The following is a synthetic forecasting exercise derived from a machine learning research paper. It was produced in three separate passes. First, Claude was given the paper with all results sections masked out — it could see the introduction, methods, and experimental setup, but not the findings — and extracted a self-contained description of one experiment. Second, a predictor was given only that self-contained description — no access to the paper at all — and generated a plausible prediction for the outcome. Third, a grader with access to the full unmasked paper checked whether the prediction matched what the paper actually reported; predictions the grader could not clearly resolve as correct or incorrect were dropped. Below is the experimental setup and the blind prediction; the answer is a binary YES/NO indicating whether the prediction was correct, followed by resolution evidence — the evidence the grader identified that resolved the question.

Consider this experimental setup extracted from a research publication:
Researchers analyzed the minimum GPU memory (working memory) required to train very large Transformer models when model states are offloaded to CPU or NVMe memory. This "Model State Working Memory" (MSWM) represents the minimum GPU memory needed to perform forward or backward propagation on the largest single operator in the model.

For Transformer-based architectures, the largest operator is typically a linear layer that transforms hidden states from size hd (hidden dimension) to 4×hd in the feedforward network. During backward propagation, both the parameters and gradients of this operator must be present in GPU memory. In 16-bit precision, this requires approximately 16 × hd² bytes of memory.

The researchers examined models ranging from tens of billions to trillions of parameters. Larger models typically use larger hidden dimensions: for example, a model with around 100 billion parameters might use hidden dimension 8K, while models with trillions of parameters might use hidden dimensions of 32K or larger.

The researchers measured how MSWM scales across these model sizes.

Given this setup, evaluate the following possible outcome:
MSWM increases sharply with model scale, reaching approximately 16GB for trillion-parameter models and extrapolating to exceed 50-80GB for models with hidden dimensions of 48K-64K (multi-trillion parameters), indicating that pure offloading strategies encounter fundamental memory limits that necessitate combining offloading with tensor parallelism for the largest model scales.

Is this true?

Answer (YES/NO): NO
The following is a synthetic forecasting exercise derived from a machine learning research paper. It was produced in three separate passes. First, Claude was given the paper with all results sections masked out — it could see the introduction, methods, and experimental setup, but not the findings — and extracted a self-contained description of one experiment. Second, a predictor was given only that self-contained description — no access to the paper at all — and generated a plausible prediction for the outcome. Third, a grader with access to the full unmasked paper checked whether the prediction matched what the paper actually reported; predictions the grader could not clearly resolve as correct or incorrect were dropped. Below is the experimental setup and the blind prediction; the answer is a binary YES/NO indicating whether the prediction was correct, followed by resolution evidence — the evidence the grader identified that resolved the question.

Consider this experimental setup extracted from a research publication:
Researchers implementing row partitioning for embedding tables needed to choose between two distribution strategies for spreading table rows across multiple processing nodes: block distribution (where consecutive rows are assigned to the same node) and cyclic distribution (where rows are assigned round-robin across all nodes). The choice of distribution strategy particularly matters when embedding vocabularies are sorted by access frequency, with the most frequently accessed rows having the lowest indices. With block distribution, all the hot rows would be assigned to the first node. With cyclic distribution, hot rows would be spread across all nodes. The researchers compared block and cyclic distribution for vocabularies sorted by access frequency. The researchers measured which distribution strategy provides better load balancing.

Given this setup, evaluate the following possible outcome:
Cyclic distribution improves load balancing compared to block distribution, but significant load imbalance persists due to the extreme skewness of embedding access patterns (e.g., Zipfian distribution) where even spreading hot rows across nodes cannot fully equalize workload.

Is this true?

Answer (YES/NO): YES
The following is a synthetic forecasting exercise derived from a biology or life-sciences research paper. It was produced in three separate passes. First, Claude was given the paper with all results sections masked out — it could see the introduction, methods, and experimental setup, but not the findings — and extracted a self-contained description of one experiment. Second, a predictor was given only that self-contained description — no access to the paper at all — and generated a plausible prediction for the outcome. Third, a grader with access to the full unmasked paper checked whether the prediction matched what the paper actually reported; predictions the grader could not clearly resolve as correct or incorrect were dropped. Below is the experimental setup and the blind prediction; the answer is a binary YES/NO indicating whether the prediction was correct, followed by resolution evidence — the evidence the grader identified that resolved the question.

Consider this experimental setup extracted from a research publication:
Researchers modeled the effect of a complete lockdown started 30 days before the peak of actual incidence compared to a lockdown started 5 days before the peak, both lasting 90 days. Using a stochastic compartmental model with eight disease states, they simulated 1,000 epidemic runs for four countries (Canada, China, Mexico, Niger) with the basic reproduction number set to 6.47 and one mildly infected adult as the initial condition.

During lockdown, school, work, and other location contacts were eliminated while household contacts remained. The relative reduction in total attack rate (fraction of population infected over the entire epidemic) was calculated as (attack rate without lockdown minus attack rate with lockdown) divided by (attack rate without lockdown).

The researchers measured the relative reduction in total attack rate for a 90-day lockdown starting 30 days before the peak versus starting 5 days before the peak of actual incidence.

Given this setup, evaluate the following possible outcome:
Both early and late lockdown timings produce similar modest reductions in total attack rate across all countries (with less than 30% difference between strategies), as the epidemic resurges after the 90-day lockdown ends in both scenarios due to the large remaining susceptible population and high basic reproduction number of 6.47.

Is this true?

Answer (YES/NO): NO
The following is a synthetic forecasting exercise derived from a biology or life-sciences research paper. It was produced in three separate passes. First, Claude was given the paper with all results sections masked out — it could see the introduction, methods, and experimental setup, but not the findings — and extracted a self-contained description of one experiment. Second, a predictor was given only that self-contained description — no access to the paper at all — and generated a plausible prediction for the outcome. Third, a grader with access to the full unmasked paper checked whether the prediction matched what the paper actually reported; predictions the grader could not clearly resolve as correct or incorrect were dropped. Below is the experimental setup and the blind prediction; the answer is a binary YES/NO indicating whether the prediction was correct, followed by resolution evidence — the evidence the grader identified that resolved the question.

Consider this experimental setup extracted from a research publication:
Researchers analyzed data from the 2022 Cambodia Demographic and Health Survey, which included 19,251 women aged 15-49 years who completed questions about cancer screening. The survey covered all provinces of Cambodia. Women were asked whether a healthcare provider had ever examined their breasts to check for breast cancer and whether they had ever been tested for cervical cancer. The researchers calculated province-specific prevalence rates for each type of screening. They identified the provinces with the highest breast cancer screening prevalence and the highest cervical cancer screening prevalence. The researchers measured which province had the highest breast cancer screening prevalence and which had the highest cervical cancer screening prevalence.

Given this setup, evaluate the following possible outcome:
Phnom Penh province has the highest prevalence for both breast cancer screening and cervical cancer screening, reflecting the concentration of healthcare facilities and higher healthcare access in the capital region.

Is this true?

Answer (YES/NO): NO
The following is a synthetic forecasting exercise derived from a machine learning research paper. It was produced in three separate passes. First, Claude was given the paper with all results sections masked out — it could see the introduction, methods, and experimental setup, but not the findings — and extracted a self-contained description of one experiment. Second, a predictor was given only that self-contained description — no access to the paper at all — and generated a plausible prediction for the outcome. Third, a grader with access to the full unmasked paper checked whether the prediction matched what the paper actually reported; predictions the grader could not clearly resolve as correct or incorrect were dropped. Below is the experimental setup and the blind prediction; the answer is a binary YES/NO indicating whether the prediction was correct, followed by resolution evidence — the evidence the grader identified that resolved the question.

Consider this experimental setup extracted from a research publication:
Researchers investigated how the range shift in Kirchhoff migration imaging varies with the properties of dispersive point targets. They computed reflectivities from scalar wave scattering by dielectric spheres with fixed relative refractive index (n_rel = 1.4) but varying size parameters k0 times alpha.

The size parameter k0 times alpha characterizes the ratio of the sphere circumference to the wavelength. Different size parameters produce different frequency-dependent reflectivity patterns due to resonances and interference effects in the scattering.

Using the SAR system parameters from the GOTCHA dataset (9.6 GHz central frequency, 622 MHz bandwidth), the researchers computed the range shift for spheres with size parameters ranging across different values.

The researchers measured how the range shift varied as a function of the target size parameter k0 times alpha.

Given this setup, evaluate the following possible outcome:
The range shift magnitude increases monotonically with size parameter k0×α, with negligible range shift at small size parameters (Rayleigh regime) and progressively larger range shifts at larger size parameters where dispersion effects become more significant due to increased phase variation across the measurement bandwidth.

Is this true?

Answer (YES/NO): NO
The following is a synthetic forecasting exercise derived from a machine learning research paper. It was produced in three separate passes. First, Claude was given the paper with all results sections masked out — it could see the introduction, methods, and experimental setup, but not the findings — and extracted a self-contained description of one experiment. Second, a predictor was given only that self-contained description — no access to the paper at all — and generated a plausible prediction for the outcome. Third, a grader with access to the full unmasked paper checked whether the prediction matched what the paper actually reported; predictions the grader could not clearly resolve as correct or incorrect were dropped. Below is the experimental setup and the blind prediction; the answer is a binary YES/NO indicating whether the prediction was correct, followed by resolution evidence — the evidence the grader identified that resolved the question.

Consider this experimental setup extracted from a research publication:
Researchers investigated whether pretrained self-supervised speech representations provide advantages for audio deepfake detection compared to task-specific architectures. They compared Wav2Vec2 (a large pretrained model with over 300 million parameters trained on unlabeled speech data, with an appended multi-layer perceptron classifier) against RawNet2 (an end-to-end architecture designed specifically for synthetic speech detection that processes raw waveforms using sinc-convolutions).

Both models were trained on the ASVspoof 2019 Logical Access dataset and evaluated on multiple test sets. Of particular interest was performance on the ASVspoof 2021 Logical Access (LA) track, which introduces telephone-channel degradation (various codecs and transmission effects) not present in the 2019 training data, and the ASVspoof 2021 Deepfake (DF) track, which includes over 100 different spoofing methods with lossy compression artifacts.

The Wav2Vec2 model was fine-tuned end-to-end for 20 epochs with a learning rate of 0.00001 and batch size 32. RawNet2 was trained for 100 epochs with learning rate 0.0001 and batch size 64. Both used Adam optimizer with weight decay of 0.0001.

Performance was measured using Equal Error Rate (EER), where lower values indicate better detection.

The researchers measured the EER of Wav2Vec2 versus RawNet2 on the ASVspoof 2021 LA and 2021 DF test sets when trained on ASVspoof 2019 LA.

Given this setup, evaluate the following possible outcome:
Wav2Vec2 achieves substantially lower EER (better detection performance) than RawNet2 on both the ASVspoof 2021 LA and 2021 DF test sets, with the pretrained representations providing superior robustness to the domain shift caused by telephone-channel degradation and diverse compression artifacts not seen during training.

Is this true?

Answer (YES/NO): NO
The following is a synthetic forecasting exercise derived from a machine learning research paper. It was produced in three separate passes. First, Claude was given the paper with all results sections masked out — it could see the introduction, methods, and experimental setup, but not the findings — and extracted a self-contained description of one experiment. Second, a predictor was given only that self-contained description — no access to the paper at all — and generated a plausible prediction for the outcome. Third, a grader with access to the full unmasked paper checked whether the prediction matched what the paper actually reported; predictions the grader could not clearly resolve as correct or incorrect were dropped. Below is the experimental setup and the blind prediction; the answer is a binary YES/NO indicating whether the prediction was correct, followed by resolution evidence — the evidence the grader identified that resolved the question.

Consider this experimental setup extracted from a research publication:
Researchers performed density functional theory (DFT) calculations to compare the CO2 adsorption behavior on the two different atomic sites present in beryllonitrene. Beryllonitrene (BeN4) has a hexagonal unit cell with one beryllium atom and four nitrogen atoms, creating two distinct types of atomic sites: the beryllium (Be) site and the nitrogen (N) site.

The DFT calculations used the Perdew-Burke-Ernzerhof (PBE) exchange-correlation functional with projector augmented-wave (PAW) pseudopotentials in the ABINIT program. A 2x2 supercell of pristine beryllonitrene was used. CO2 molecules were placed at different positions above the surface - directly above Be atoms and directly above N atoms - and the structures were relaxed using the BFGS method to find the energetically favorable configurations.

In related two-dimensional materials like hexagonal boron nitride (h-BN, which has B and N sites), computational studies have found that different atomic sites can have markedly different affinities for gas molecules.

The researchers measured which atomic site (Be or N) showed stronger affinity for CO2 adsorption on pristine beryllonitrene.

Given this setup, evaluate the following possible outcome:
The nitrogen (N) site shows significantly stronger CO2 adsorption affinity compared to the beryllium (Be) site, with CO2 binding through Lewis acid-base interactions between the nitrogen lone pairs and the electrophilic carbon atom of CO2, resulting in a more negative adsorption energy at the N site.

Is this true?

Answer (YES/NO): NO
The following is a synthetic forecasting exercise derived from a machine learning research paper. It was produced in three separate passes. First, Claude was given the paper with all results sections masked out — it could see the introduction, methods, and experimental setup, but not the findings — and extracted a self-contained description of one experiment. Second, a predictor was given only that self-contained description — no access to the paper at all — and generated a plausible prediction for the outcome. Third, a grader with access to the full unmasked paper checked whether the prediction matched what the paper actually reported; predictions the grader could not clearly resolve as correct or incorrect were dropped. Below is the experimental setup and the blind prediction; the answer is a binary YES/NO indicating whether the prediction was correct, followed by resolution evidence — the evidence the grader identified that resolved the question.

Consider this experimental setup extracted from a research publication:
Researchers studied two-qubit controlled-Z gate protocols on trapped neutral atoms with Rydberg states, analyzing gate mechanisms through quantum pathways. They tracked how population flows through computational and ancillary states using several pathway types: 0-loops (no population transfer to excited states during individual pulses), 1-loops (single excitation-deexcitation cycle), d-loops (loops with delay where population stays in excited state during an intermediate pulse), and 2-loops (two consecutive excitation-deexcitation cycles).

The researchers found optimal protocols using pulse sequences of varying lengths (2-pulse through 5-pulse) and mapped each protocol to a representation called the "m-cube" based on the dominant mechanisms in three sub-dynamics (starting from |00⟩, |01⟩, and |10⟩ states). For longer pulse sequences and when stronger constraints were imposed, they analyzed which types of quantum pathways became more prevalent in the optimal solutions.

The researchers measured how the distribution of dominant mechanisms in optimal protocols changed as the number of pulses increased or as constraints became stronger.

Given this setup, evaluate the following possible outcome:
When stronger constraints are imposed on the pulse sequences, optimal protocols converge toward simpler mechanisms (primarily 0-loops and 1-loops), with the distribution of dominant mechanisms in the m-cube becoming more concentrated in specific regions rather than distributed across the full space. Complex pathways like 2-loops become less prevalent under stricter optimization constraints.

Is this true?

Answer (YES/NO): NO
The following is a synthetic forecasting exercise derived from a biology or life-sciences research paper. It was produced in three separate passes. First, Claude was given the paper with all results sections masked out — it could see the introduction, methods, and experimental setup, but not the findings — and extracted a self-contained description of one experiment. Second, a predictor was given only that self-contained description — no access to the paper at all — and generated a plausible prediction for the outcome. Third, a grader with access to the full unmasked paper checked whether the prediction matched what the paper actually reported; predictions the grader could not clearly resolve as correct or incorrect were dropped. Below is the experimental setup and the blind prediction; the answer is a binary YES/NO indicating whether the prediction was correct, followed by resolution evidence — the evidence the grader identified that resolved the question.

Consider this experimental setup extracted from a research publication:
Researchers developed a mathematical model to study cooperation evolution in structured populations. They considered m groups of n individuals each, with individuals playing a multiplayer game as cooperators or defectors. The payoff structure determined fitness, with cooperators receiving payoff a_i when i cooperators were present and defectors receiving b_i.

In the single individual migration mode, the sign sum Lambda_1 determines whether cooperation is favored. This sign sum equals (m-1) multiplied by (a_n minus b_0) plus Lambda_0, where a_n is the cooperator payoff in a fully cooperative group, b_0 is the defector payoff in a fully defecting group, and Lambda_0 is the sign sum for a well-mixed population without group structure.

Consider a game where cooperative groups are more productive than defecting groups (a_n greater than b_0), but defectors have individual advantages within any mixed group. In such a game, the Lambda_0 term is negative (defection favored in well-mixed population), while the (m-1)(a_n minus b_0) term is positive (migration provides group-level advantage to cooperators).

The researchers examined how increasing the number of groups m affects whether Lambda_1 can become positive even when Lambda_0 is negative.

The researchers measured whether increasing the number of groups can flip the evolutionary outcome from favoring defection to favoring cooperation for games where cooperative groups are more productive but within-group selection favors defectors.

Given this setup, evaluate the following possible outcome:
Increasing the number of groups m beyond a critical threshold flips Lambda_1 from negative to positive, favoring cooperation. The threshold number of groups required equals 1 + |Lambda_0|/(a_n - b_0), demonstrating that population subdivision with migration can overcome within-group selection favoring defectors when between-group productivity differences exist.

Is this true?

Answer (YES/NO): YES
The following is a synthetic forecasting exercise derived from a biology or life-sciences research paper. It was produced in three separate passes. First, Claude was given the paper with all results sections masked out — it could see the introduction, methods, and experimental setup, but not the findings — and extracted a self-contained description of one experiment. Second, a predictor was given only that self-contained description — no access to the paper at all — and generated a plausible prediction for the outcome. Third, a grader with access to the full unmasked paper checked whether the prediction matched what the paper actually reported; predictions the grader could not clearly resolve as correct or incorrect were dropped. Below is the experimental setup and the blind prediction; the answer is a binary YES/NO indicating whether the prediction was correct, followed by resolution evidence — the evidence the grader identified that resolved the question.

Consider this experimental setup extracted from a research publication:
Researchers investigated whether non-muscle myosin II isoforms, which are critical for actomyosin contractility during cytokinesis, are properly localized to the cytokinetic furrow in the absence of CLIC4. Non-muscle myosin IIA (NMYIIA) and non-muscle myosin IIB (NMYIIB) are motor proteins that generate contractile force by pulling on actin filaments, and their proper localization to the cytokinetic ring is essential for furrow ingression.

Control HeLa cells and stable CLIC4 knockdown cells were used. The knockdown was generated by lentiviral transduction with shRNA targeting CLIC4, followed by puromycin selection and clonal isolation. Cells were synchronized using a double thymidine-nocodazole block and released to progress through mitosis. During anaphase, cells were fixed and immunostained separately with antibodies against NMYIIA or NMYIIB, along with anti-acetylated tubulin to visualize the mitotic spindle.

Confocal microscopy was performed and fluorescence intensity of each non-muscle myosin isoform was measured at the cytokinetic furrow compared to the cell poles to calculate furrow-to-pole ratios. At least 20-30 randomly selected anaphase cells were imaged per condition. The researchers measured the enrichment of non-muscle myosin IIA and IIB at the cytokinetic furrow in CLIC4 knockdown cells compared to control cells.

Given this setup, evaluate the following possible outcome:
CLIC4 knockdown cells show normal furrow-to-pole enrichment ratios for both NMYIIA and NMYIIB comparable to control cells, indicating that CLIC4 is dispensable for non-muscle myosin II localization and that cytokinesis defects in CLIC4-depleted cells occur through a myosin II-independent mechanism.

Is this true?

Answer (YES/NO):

_ _ _ _

Required action: Your output must be the lines of the material above, from the first through the line that contains "Researchers analyzed the", copied exactly. Include both endpoints and nothing else.

Problem solution:
The following is a synthetic forecasting exercise derived from a machine learning research paper. It was produced in three separate passes. First, Claude was given the paper with all results sections masked out — it could see the introduction, methods, and experimental setup, but not the findings — and extracted a self-contained description of one experiment. Second, a predictor was given only that self-contained description — no access to the paper at all — and generated a plausible prediction for the outcome. Third, a grader with access to the full unmasked paper checked whether the prediction matched what the paper actually reported; predictions the grader could not clearly resolve as correct or incorrect were dropped. Below is the experimental setup and the blind prediction; the answer is a binary YES/NO indicating whether the prediction was correct, followed by resolution evidence — the evidence the grader identified that resolved the question.

Consider this experimental setup extracted from a research publication:
Researchers analyzed the minimum GPU memory (working memory) required to train very large Transformer models when model states are offloaded to CPU or NVMe memory. This "Model State Working Memory" (MSWM) represents the minimum GPU memory needed to perform forward or backward propagation on the largest single operator in the model.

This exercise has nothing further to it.